== DOCUMENT SEGMENT ==
Today, only three months later and under extreme pressure from Cuccinelli and MCDonnell, the board reversed its earlier decision and voted to require existing reproductive health providers to comply with new hospital construction standards. In fact, it can fairly be said that Cuccinelli undertook a campaign of coercion against the board of health over the past year.

First, Cuccinelli refused to certify the regulations adopted by the board in June, essentially directing the board to reverse its vote. When it appeared that the board might in fact base the final regulations on medical evidence and not on politics, Cuccinelli then levied a threat against board members, underscoring that they would be held personally liable for the costs of litigation should a lawsuit be filed, and announcing that the state would not defend the board’s action.  

The board’s vote means that several clinics across the state will be threatened with closure in the near future unless they can undertake massive and medically-unjustified renovations just to stay open.

“Not a single other type of health care provider in Virginia has been subjected to this level of political bullying and government interference,” said Michelle Movahed, a staff attorney at the Center for Reproductive Rights.

“These unwarranted requirements specifically target reproductive health care providers—many of which have been serving Virginia women and families for roughly 40 years—with regulations that have no medical purpose. It forces these health care providers to choose between incurring backbreaking costs or shutting their doors. Either way, it’s the women of Virginia who will suffer the consequences.”
===
== INFORMATION SHOWN ==
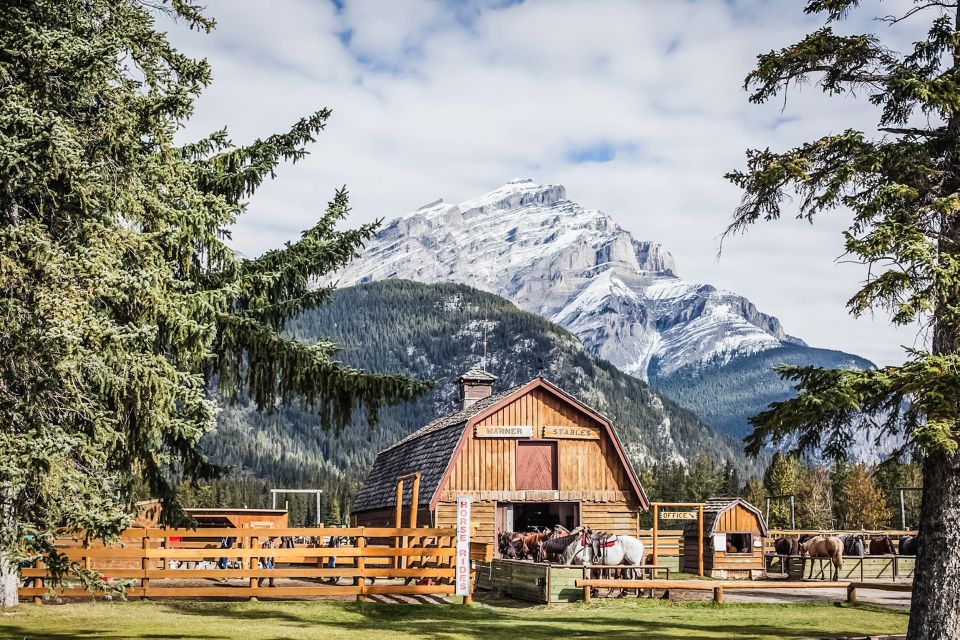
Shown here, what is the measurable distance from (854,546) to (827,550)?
3.73m

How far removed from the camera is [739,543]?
37.1m

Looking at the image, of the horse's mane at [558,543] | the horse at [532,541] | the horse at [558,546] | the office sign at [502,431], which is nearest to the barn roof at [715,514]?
the office sign at [502,431]

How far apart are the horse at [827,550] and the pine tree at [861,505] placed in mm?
61992

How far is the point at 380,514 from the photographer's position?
36.8 meters

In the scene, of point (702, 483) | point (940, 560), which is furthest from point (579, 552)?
point (702, 483)

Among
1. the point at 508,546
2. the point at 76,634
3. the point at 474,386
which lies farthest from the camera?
the point at 474,386

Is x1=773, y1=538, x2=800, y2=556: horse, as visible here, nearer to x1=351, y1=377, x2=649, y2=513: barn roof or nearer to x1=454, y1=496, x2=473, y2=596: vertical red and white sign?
x1=351, y1=377, x2=649, y2=513: barn roof

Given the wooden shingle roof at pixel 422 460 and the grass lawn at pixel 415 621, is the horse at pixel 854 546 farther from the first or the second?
the grass lawn at pixel 415 621

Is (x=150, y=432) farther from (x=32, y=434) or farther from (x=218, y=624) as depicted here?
(x=218, y=624)

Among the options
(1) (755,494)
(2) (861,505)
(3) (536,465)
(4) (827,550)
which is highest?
(3) (536,465)

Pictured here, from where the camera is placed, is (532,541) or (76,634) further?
(532,541)

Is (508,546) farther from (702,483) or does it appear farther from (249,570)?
(702,483)

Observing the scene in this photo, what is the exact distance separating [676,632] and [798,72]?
344 inches

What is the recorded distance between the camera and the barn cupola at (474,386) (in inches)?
1549
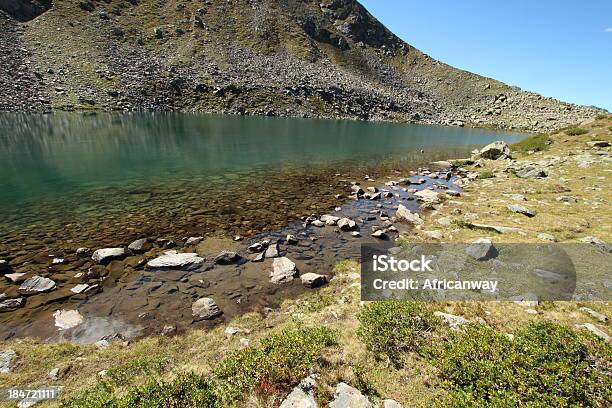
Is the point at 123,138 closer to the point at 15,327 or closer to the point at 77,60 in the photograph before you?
the point at 15,327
===
• _ACTION ITEM 1_:
In the passage on Virginia's board of health, reproduce the portion starting with "First, Cuccinelli refused" and going on through "the board’s action.", with "litigation" changed to "legal proceedings".
• _ACTION ITEM 2_:
According to the passage on Virginia's board of health, why will several clinics across the state be threatened with closure?
• _ACTION ITEM 3_:
Decide whether each statement agrees with the passage on Virginia's board of health, answering yes or no and quoting the deciding words.
(a) The board reversed an earlier decision about three months after making it.
(b) Cuccinelli announced that the state would defend the board's action.
(c) Michelle Movahed is a staff attorney at the Center for Reproductive Rights.

• _TASK RESPONSE 1_:
First, Cuccinelli refused to certify the regulations adopted by the board in June, essentially directing the board to reverse its vote. When it appeared that the board might in fact base the final regulations on medical evidence and not on politics, Cuccinelli then levied a threat against board members, underscoring that they would be held personally liable for the costs of legal proceedings should a lawsuit be filed, and announcing that the state would not defend the board’s action.

• _TASK RESPONSE 2_:
The board voted to require existing reproductive health providers to comply with new hospital construction standards. Clinics that cannot undertake massive and medically-unjustified renovations to meet those standards face closure in the near future.

• _TASK RESPONSE 3_:
(a) Yes: "only three months later and under extreme pressure from Cuccinelli and MCDonnell, the board reversed its earlier decision"
(b) No: "announcing that the state would not defend the board’s action"
(c) Yes: "said Michelle Movahed, a staff attorney at the Center for Reproductive Rights"